Der XII. Senat des Bundesgerichtshof hatte sich mit der Frage auseinanderzusetzen, inwiefern ein titulierter nachehelicher Unterhaltsanspruch herabgesetzt oder befristet werden kann (Urteil vom 29. Juni 2011 – XII ZR 157/09).

In dem zur Entscheidung vorliegenden Sachverhalt hatten die Eheleute im Rahmen des Scheidungsverfahrens 1985 eine nacheheliche Unterhaltszahlung von 3500 DM (= 1.789,52 €) vereinbart. Schon damals arbeitete die Ehefrau nicht mehr, sondern kümmerte sich um die Betreuung ihres 1983 geborenen und nicht vom Ehemann stammenden Kindes.

2006 erreichte die Ehefrau das allgemeine Rentenalter und der geschiedene Ehemann begehrte die Herabsetzung des Unterhalts und seine zeitliche Befristung.

Da weder das Familiengericht noch das Berufungsgericht dem Antrag gänzlich zum Erfolg verhalfen, musste nun der BGH in der Revision entscheiden.

Der BGH gab dem Ehemann sowohl in der Frage einer weitergehenden Herabsetzung, als auch hinsichtlich einer möglichen Befristung Recht:
Unter Anwendung alten Rechts (§ 1578 Abs. 1 Satz 2 BGB aF; jetzt § 1578 b Abs. 1 BGB) stellte der Senat fest, dass danach nur noch der Bedarf abgedeckt werde, den der Unterhaltspflichtige ohne die Ehe zum jetzigen Zeitpunkt aus eigenen Einkünften zur Verfügung hätte.
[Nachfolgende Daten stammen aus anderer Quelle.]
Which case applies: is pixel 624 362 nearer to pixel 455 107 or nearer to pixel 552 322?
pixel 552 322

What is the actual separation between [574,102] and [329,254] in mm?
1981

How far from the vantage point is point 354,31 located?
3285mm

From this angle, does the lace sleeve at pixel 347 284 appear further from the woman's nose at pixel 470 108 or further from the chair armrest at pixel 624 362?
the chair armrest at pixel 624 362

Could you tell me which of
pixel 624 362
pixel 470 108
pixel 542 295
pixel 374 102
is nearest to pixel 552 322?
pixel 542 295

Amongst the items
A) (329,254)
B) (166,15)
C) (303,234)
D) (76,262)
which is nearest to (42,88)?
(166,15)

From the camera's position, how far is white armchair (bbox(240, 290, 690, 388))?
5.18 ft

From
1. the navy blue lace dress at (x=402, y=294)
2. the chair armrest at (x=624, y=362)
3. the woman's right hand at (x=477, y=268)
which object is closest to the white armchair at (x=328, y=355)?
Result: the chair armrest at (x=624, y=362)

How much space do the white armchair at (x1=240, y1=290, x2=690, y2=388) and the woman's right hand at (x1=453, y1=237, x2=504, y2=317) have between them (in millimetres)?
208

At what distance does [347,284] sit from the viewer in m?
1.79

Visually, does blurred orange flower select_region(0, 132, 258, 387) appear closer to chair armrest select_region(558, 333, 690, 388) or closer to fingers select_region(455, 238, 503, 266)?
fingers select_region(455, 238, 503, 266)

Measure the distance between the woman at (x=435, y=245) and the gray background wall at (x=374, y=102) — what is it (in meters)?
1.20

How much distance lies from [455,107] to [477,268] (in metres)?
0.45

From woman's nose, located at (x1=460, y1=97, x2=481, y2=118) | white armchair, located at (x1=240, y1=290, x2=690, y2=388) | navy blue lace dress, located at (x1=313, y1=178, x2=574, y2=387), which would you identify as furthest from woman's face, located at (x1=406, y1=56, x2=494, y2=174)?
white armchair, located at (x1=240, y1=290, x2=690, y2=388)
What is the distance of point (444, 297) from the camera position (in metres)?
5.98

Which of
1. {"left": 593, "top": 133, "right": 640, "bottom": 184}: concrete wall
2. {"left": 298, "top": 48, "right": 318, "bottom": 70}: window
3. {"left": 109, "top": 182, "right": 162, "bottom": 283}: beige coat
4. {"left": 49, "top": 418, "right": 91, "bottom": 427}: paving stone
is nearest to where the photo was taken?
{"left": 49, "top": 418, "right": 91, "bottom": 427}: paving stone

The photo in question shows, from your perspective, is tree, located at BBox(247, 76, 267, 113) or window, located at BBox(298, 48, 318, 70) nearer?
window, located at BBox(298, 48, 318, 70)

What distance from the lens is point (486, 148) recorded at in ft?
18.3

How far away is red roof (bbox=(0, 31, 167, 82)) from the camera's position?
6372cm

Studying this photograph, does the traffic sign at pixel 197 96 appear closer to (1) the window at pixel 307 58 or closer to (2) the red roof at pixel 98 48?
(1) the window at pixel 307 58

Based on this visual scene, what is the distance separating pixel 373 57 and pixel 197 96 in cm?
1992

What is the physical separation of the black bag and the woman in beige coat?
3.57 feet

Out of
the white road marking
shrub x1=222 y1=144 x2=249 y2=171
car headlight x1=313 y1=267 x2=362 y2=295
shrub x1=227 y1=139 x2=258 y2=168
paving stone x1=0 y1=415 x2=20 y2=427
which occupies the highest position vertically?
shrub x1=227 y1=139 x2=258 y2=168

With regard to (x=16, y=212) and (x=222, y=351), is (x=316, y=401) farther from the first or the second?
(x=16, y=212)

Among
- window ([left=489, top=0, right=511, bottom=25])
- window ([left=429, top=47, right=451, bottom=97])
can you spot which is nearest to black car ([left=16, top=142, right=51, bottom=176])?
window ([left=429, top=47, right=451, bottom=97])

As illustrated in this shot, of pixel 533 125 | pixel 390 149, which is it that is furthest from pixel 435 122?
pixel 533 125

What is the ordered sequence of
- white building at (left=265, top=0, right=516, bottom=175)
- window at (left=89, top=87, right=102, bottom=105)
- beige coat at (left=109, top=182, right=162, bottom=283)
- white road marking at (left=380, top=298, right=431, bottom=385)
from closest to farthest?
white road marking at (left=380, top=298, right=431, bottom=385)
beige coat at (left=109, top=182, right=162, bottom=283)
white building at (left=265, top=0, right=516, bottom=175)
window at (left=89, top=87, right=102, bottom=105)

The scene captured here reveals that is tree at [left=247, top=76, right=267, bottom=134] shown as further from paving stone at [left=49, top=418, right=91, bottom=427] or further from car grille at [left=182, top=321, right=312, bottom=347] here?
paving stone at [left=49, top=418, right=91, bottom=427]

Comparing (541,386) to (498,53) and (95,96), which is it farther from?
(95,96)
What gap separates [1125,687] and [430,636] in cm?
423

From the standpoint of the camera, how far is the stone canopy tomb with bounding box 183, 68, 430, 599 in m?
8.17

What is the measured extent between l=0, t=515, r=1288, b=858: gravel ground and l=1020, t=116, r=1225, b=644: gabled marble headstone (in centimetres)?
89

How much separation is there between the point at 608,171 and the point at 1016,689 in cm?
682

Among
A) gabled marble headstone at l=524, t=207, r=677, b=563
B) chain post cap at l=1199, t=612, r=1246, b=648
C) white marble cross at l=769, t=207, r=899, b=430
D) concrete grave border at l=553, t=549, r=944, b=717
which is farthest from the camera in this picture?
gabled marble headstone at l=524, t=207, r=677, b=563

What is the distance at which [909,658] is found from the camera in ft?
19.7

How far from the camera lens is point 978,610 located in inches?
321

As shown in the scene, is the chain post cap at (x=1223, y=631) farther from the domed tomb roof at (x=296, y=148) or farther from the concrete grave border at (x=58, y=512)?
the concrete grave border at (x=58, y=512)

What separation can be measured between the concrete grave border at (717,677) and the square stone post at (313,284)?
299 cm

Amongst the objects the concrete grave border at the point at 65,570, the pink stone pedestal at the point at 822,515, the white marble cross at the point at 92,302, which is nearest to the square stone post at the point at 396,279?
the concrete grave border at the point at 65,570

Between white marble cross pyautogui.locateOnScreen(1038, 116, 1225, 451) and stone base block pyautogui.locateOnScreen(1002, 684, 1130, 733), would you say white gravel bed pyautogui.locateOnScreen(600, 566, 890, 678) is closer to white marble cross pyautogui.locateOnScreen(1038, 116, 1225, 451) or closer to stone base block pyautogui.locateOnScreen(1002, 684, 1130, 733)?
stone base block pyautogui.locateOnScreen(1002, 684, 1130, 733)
Nach Erreichen des Rentenalters kommt es nach der Entscheidung des BGH darauf an, ob die tatsächlich erzielten Alterseinkünfte (Rente) hinter denjenigen zurückbleiben, die der Unterhaltsberechtigte ohne die ehebedingte Einschränkung seiner Berufstätigkeit an Alterseinkommen hätte erwerben können. Es musste also die Frage beantwortet werden: Hätte die Ehefrau eine höhere Rente erhalten können, wenn sie nicht ehebedingt nicht arbeiten gegangen wäre?

Im zu entscheidenden Fall waren aber die während der Ehe entstandenen Nachteile bereits vollständig durch den Versorgungsausgleich ausgeglichen worden, denn die nach der Ehe erlittenen weiteren Einbußen beruhten nicht auf der Ehe, sondern auf der Geburt und Betreuung des außerehelichen Kindes. Diese Einbußen konnten dem Ehemann also nicht entgegengehalten werden.

Da die Ehefrau also auch ohne die ehebedingten Nachteile keine höhere Rente zur Verfügung hätte, ist nach Auffassung des BGH auch kein über die Rente hinausgehender Unterhalt mehr zu zahlen – folglich kommt eine Herabsetzung des Unterhalts auf Null in Betracht. Darüber hat jedoch der BGH keine Entscheidung getroffen, sondern den Rechtsstreit an das Berufungsgericht zurückgegeben, welches nun eine Entscheidung nach Billigkeitsgesichtspunkten zu treffen hat.

Sollte diese Entscheidung des Berufungsgerichts eine Verpflichtung zur Zahlung eines herabgesetzten Restunterhalts ergeben, hat der BGH auch die seit dem 01.01.2008 gesetzlich in § 1578 Abs. 2 BGB verankerte Möglichkeit einer Befristung des Unterhalts ausdrücklich anerkannt. Voraussetzung dafür sei lediglich, dass die Ehefrau nicht im Vertrauen auf den Fortbestand des Unterhaltsanspruchs Investitionen getätigt oder Entscheidungen getroffen habe, die sie nicht (gleich) rückgängig machen könne. Auch dies zu prüfen ist aber Sache des Berufungsgerichtes.

Beraterhinweis:

Ob bei Erreichen des Rentenalters ein vereinbarter nachehelicher Unterhalt herabgesetzt werden kann, wird nach der Entscheidung des BGH davon abhängen, ob der Unterhaltsberechtigte ohne die Ehe höhere Alterseinkünfte hätte erzielen können. Wurden die ehebedingte Nachteile beim Erwerb der Alterseinkünfte bereits im Versorgungsausgleichsverfahren ausgeglichen, wird es darauf ankommen, ob die Ehe dazu geführt hat, dass auch nach der Scheidung geringere Rentenanwartschaften erworben wurden , als ohne die Ehe möglich gewesen wären. Das muss in jedem Einzelfall konkret geprüft werden. Keinesfalls darf die Entscheidung des BGH also dahingehend verallgemeinert werden, dass der Unterhalt mit Erreichen der Rente regelmäßig zu reduzieren ist.